Analysis of profitability of financial results and factors of its change
DOI:
https://doi.org/10.31489/2023ec1/18-27Keywords:
analysis of financial results, accounting statements, profitability coefficients, taxable profit (tax loss), nominal profit, operating profit, profit, profit from financial activities, real profit, invoiceAbstract
Object: It lies in the fact that profit and profitability play an important role in the process of the company's activities. They show how stable the company is in carrying out its activities and effective in achieving its goals. The object of the study is to develop recommendations for their improvement based on the analysis of the profit and profitability of the activities of “Kazakhstan Waste Management Operator” LLP. Methods: In the process of writing a scientific article, the following methods of scientific cognition were used: observation, grouping, generalization, comparison, questionnaire, analysis, synthesis. When writing the work, such research methods as the method of analysis and synthesis, comparative, system, factor methods, as well as accounting methodologies, financial and tax reporting were used. Findings: Profit and profitability indicators are formed under the influence of a large number of interrelated factors that affect the results of the organization's work in different directions: some are good, others are negative. Moreover, the negative impact of some factors can reduce or even negate the positive impact of others. Thorough consideration of the factors affecting the key indicators of the enterprise can help to achieve an understanding of the formation of profits at the enterprise, as well as reduce unnecessary costs.
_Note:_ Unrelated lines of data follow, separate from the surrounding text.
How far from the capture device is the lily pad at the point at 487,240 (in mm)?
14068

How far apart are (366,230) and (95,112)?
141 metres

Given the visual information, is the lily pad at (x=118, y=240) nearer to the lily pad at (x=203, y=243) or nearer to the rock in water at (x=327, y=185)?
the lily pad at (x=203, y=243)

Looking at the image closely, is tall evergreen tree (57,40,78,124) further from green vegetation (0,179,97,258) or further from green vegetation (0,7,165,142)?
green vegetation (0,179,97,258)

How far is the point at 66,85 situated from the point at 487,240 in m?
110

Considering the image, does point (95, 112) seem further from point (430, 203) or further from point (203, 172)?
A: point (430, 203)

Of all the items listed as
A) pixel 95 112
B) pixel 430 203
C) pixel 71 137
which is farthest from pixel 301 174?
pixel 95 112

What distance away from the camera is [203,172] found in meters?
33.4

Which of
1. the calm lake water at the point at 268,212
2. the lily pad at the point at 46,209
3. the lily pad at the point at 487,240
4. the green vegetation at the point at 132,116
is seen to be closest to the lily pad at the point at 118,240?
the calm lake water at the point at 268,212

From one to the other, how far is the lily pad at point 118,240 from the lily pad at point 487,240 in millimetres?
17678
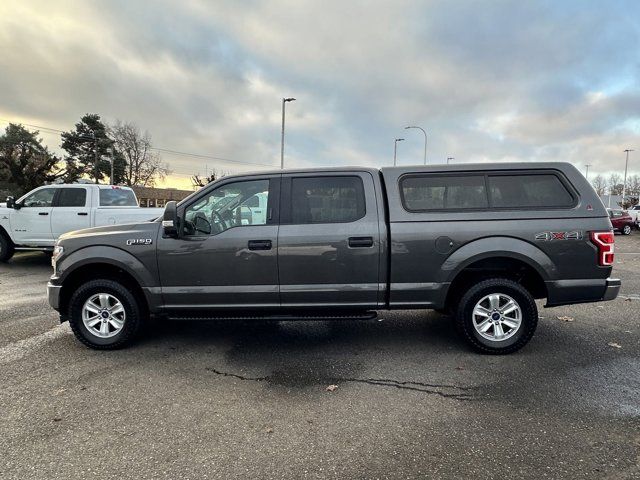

The variety of factors affecting profit and profitability requires their classification, which at the same time is important for determining the main directions of searching for reserves to improve the efficiency of management. Conclusions: In the course of the analysis, reserves for improving profit and profitability indicators were identified, and recommendations were also proposed. The main directions among which are an increase in the volume of provided services, and, accordingly, an increase in revenue, and a reduction in the costs of the enterprise.